The woman stood her ground, her arms outstretched, palms forward. She wanted us to stop.

"Stop!" she insisted.

Told you so.

The officer, a man slightly above my height and weight, bulked up by his thick body armour vest and a utility belt which made him look like a Smart Price Batman, stopped. I was impressed by the woman. I imagined she would have made a great job in a female only version of Hitchhikers' Guide to the Galaxy, playing Amelia Dent (rather than Arthur) and laying down in front of the oncoming bulldozers while the Vogon Construction Fleet prepared themselves up in space.

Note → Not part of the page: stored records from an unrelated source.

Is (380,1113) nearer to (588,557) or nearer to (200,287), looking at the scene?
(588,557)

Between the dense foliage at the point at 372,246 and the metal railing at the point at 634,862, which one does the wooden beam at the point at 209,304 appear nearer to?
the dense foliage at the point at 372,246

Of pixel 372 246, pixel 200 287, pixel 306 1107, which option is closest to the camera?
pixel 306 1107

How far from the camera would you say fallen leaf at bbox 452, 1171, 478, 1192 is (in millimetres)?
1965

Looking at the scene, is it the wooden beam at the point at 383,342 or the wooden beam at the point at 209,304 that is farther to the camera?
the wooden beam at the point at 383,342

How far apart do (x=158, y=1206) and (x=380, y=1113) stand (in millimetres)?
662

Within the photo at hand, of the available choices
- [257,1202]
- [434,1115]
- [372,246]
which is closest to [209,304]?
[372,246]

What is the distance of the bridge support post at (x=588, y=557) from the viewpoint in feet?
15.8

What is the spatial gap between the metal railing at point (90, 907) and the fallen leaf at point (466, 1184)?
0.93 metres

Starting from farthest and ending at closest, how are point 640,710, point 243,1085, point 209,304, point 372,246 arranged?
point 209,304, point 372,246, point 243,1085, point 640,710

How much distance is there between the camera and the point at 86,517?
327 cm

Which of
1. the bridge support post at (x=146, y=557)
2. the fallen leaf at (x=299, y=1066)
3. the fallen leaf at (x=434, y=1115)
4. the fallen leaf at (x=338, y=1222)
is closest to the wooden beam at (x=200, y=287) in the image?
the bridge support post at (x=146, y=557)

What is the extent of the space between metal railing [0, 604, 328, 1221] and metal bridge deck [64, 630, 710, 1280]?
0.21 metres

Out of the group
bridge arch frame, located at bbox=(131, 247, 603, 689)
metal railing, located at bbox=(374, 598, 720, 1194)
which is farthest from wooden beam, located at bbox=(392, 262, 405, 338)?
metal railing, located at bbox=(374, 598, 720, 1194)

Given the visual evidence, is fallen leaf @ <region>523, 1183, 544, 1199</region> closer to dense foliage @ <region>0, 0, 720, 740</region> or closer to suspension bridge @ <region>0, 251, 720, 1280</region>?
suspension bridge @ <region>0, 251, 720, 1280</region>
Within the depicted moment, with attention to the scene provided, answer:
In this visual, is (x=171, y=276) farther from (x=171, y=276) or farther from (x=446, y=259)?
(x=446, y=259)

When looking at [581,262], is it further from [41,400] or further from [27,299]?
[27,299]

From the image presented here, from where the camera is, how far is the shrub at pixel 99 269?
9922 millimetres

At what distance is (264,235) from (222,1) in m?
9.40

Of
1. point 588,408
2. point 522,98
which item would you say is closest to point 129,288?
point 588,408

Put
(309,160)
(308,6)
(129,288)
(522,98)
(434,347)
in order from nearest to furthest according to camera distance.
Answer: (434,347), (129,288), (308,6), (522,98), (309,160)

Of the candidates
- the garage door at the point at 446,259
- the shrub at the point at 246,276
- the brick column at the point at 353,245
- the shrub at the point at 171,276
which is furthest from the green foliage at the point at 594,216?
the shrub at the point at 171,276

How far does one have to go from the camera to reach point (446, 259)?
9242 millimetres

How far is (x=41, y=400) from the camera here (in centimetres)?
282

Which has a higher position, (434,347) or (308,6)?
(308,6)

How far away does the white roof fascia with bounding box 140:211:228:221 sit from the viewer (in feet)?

My arrestor, having been arrested, looked at a woman for a long moment. She, in turned, looked at him. Neither looked at me. All I needed was the superhuman power of invisibility and I'd be able to make my escape. I moved my foot to the side, wishing the desire for such an ability might make it so. The official hand on my arm squeezed, telling me I wouldn't be joining the X-Men in the near future.

"Yes?" asked the policeman. His left eyebrow raised followed by his right. Ignoring the Mexican wave spreading across his brow, the woman said:

"He's with me."

I would have to have tossed a coin to see who was the more surprised by this statement - myself or the policeman.

"Oh," he said.

Oh, I thought.

"Sorry," she continued. "He's with me. He's recovering from a head injury and was helping out on the hospital float."

"Oh," said the policeman again. I resisted the urge to tell him he'd already said that. "So the blood...?"

"Is fake. He's meant to be a zombie."